Discharge: a sticky fact of life when you have a vagina.
Everyone has discharge. It’s completely normal and actually works to keep your vagina clean, protect against infection and provide lubrication during sex. Another way it’s helpful is that discharge of a normal color, odor and consistency is a sign of a healthy vagina.
Wondering if your discharge is irregular and it’s time to see a doctor? Here’s a handy color guide.
A fairly thick, clear discharge is standard operating procedure for your vagina. Nothing out of the ordinary here. You may also see this type of discharge when you are ovulating or are sexually aroused.
White or light yellow:
White/light yellow is also a no-cause-for-concern discharge color. This color appears for the same reasons as clear discharge - to clean and moisturize your vagina.
Bright yellow or green:
A bright color is not typical for discharge. If you are seeing bright yellow or green discharge, you should see your doctor as it may be a sign of a sexually-transmitted infection.
This is another abnormal discharge color. It could be a sign of bacterial vaginosis, a common infection caused by an overgrowth of bacteria.
Pink or brown:
If you notice a pink or brown hue to your discharge, it may be a sign that your period is coming (pink) or your period has ended (brown). If you have these colors other than surrounding your period, it’s worth discussing with your doctor.
Other factors to consider when it comes to discharge are odor and consistency. Discharge usually has a slight odor – sometimes described as earthy, ripe, sour or even pungent - but it shouldn’t smell bad. If you notice a fishy or otherwise unpleasant smell, it might be a sign of an infection. Consistency can change throughout your menstrual cycle, but if your discharge is unusually thin, foamy, chunky or anything else you haven’t seen before, it’s probably a good idea to see your doctor as well.
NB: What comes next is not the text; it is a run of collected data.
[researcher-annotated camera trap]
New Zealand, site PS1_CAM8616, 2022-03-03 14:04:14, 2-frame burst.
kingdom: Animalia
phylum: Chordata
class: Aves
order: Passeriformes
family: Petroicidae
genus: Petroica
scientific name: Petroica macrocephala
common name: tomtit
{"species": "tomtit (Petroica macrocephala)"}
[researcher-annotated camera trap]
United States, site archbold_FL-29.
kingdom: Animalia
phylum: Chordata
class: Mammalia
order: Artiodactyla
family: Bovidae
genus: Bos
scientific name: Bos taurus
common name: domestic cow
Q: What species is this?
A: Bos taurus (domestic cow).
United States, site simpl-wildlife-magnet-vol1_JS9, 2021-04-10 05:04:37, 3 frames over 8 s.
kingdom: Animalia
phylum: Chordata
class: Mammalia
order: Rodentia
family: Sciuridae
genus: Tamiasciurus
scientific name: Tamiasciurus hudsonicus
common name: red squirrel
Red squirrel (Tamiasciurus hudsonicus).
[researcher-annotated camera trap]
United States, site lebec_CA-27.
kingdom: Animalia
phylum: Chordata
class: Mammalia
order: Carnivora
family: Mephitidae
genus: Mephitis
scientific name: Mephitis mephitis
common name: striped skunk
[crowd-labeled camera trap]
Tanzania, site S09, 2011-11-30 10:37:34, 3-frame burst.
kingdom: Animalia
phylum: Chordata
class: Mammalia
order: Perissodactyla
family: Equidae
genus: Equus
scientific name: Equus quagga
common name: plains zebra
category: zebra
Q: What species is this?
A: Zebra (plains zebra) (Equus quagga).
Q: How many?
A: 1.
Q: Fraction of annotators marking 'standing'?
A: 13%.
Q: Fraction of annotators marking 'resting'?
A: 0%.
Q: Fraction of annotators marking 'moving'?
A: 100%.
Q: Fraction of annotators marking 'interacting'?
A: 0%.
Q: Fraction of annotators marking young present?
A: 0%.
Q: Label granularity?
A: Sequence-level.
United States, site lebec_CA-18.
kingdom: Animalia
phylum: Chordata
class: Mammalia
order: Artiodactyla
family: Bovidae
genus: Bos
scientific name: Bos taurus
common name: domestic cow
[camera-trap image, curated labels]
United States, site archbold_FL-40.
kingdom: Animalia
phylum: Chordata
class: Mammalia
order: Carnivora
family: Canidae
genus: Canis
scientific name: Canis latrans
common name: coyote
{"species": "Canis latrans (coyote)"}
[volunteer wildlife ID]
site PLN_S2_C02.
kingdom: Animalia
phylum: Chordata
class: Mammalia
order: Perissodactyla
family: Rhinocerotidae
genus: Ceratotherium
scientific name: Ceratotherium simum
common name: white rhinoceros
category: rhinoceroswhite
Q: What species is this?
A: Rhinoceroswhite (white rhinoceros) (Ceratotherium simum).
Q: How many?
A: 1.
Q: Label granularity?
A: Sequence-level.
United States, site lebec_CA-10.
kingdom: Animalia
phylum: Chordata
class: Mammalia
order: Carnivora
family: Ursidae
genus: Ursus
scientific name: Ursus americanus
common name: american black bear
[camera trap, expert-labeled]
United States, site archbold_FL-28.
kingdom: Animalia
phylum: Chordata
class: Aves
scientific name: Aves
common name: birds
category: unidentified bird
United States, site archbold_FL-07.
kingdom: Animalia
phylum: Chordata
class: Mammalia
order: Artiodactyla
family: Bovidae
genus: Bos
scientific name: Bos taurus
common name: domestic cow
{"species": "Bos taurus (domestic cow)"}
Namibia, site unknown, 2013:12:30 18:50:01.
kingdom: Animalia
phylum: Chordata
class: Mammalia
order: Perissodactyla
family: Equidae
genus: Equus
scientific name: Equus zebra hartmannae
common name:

The amount of discharge you have varies from person to person and fluctuates depending on your phase of the menstrual cycle. If your discharge is sometimes bothersome, you can wear a cotton pantyliner to absorb it and avoid staining your underwear. Remember, never use douches or other “feminine hygiene products” marketed for freshness as they can upset the balance of bacteria in your vagina.
If you notice a distinct change in your discharge or are experiencing pain, burning or itching in your vagina, be sure to get checked out by your gynecologist right away.